Las situaciones y actos señalados pueden llevarse a cabo por cualquier medio comisivo, incluyendo la omisión y pueden dirigirse a una persona en particular o referirse de manera general a un grupo o población.

Quedan comprendidas:

a.    Hechos con connotación sexista: toda conducta, acción, todo comentario, cuyo contenido discrimine, excluya, subordine, subvalore o estereotipe a las personas en razón de su género, identidad de género, orientación sexual, que provoque daño, sufrimiento, miedo, afecte la vida, la libertad, la dignidad, a o la seguridad personal.

b.    todas aquellas conductas señaladas en el artículo 5 de la Ley N° 26.485:

Física: La que se emplea contra el cuerpo de la mujer produciendo dolor, daño o riesgo de producirlo y cualquier otra forma de maltrato agresión que afecte su integridad física.

Psicológica: La que causa daño emocional y disminución de la autoestima o perjudica y perturba el pleno desarrollo personal o que busca degradar o controlar sus acciones, comportamientos, creencias y decisiones, mediante amenaza, acoso, hostigamiento, restricción, humillación, deshonra, descrédito, manipulación aislamiento.
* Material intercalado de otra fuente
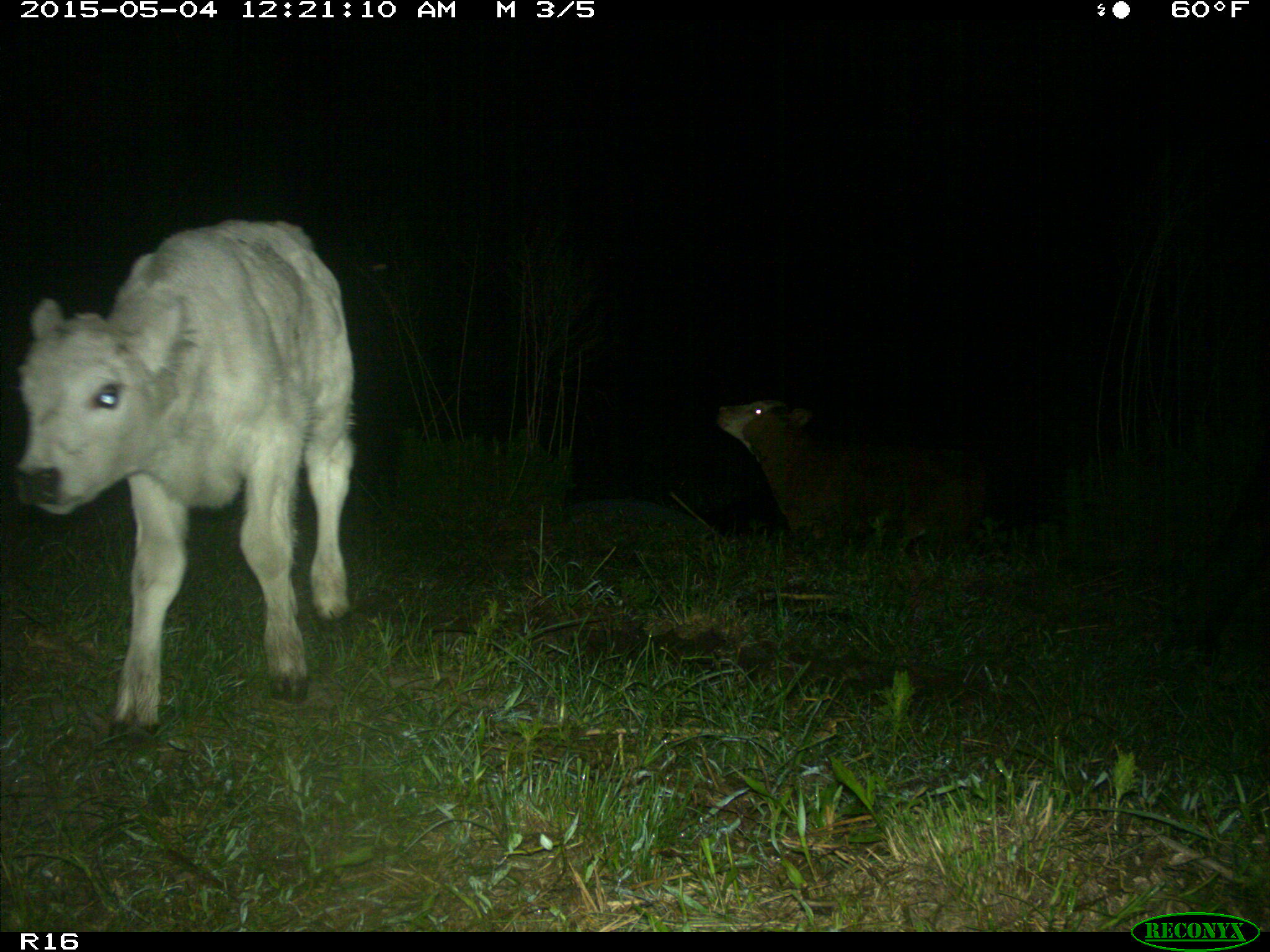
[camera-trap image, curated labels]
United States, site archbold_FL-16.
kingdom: Animalia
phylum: Chordata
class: Mammalia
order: Artiodactyla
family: Bovidae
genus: Bos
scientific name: Bos taurus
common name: domestic cow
Incluye también la culpabilización, vigilancia constante, exigencia de obediencia sumisión, coerción verbal, persecución, insulto, indiferencia, abandono, celos excesivos, chantaje, ridiculización, explotación y limitación del derecho de circulación o cualquier otro medio que cause perjuicio a su salud psicológica y a la autodeterminación.
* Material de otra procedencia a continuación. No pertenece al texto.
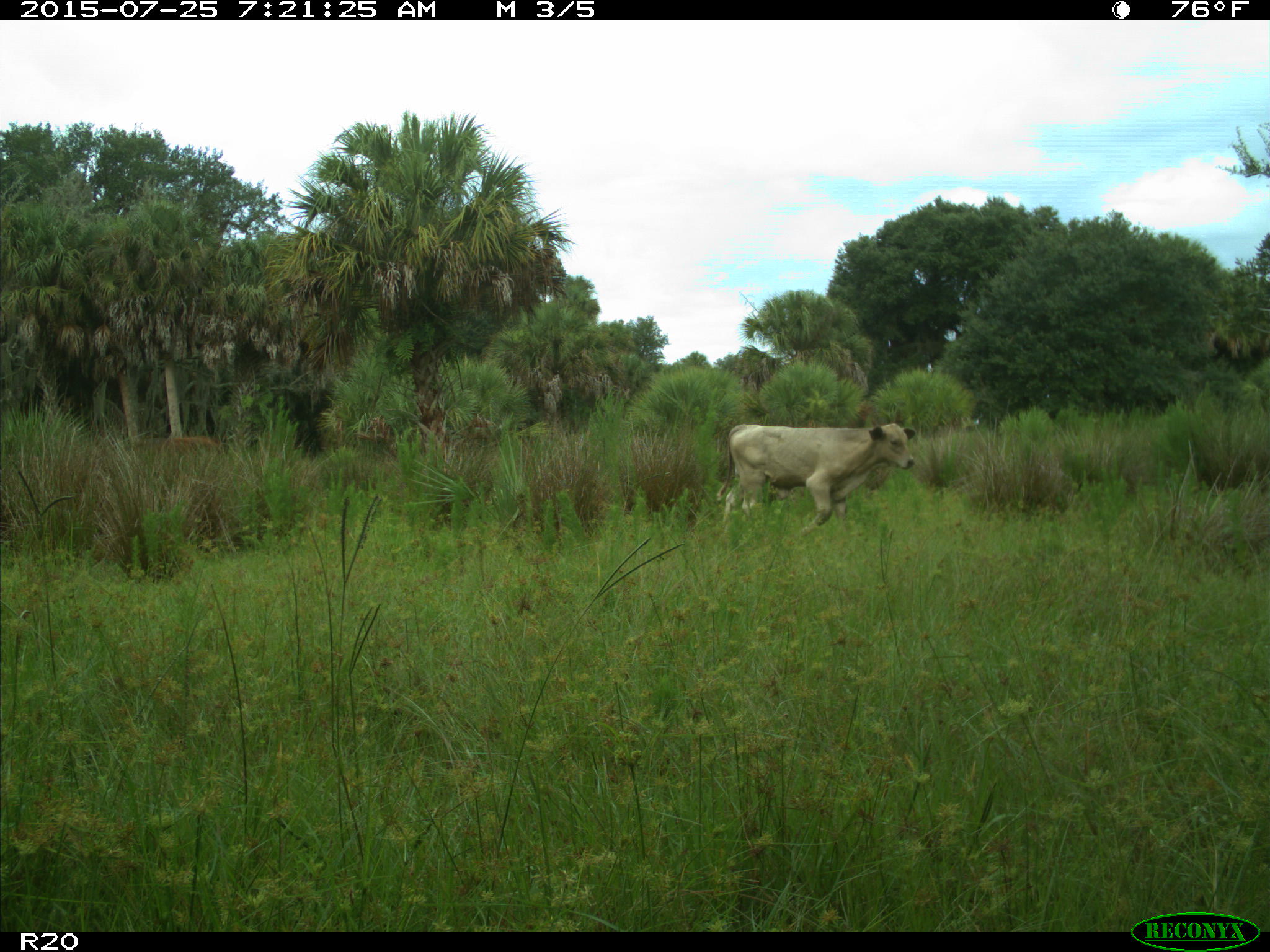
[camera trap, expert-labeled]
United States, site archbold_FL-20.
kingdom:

Sexual: Cualquier acción que implique la vulneración en todas sus formas, con o sin acceso genital, del derecho de la mujer de decidir voluntariamente acerca de su vida sexual o reproductiva a través de amenazas, coerción, uso de la fuerza o intimidación, incluyendo la violación dentro del matrimonio o de otras relaciones vinculares o de parentesco, exista o no convivencia, así como la prostitución forzada, explotación, esclavitud, acoso, abuso sexual y trata de mujeres.

– Económica y patrimonial…

-Simbólica: La que a través de patrones estereotipados, mensajes, valores, íconos o signos transmita y reproduzca dominación, desigualdad y discriminación en las relaciones sociales, naturalizando la subordinación de  la mujer en la sociedad.
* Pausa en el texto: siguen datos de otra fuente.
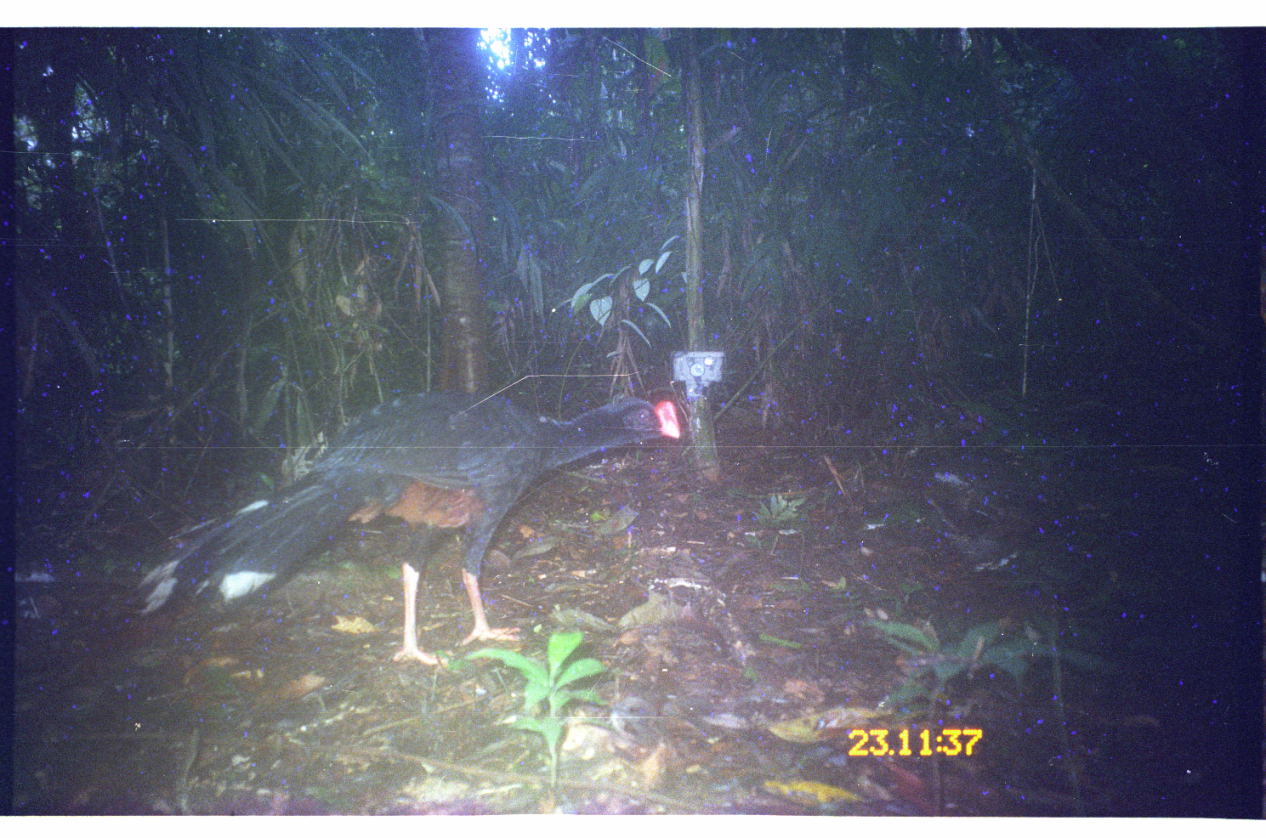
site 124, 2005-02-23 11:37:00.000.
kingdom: Animalia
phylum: Chordata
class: Aves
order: Galliformes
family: Cracidae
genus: Mitu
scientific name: Mitu tuberosum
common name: razor-billed curassow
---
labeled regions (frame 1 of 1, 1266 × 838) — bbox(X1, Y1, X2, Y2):
mitu tuberosum: bbox(134, 382, 683, 667)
                -violencia indirecta: toda conducta, acción, omisión, disposición, criterio o

                 práctica discriminatoria que ponga a la mujer en desventaja con respecto

                 al varón.

-Política: La que se dirige a menoscabar, anular, impedir, obstaculizar o restringir la participación política de la mujer, vulnerando el derecho a una vida política libre de violencia y/o el derecho a participar en los asuntos públicos y políticos en condiciones de igualdad con los varones.

-Violencia pública-política contra las mujeres: aquella que, fundada en razones de género, mediando intimidación, hostigamiento, deshonra, descrédito, persecución, acoso y/o amenazas, impida o limite el desarrollo propio de la vida política o el acceso a derechos y deberes políticos, atentando contra la normativa vigente en materia de representación política de las mujeres, y/o desalentando o menoscabando el ejercicio político o la actividad política de las mujeres, pudiendo ocurrir en cualquier espacio de la vida pública y política, tales como instituciones estatales, recintos de votación, partidos políticos, organizaciones sociales, asociaciones sindicales, medios de comunicación, entre otros.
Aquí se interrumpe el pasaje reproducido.